By the time it was late November, Emmett got his friend registered for High School under the name of Calvin Martin Klein, which he was going to keep for the rest of his life. After a depressive New Year, Marty had attended school from December on, and, as he worked hard realizing being a rock star was near impossible in 1955 and later 1956, he managed to graduate in June easily, and he was starting to feel more confident and happy, encouraged by his friend, and actually started enjoying things in the fifties.
"Let me get this straight" Marty interrupted, shocked. "Are you telling me that you, Marty McFly, kind of started to enjoy life in the fifties?"
"Yep."
"…Doc, what kind of weird, twisted world is this!"
Emmett, George, Lorraine, Old Marty and Doc all laughed. "It's not as bad as it seems, Marty" Old Marty said, calming his counterpart down. "I'm still you and I did have many adaptation problems. But George and Lorraine here, not knowing who I really was, grew to be my good friends soon and they helped me cheer up a bit. Yeah, that year between mid-1956 and mid-1957 was a nice, fine year. And before you ask – yeah, our teenaged mom really did something else than just hitting on me."

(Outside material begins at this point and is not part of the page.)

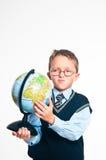O menino com o globo Fotos de Stock Royalty Free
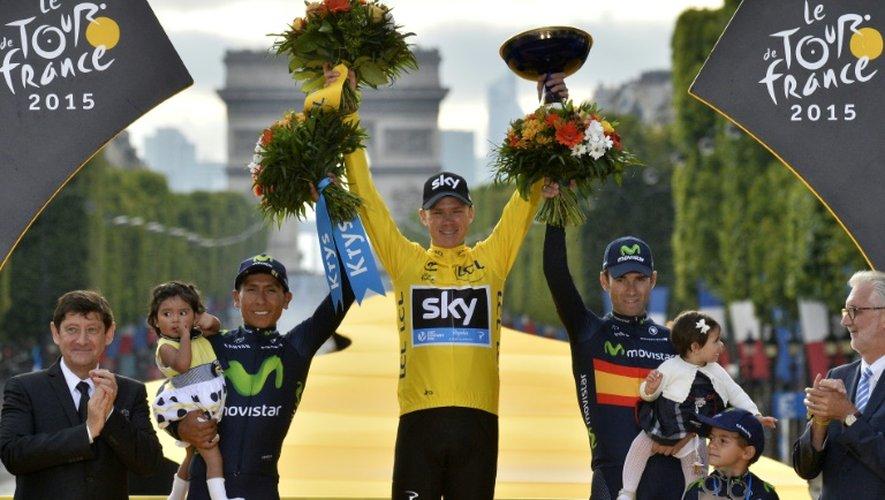 Le Britannique Chris Froome (c) célèbre sur le podium, entre Nairo Quintana et Alejandro Valverde, sa 2e victoire au Tour de France, le 27 juillet 2015 aux Champs-Elysées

Lorraine snorted, a bit insulted, and Marty simply chuckled. "That's good to hear" he commented.
"Or so I thought" Old Marty said. "And now, on with the story."
Apparently, the bad times had started in July of '57, when George, having finished his first year in college, had approached Marty with the question of the teen was interested in attending college as well. Marty had approached Emmett, the inventor had told him a blunt 'no', and that was when the bigger problems started. Marty started avoiding the over-paranoid inventor, and Emmett, on his turn, tightened Marty's freedom – George and Lorraine could only come over once a month anymore, and after November twelfth, when Marty had sneaked out for a day and a night, they weren't allowed to visit at all, anymore, and Marty was kept within the house.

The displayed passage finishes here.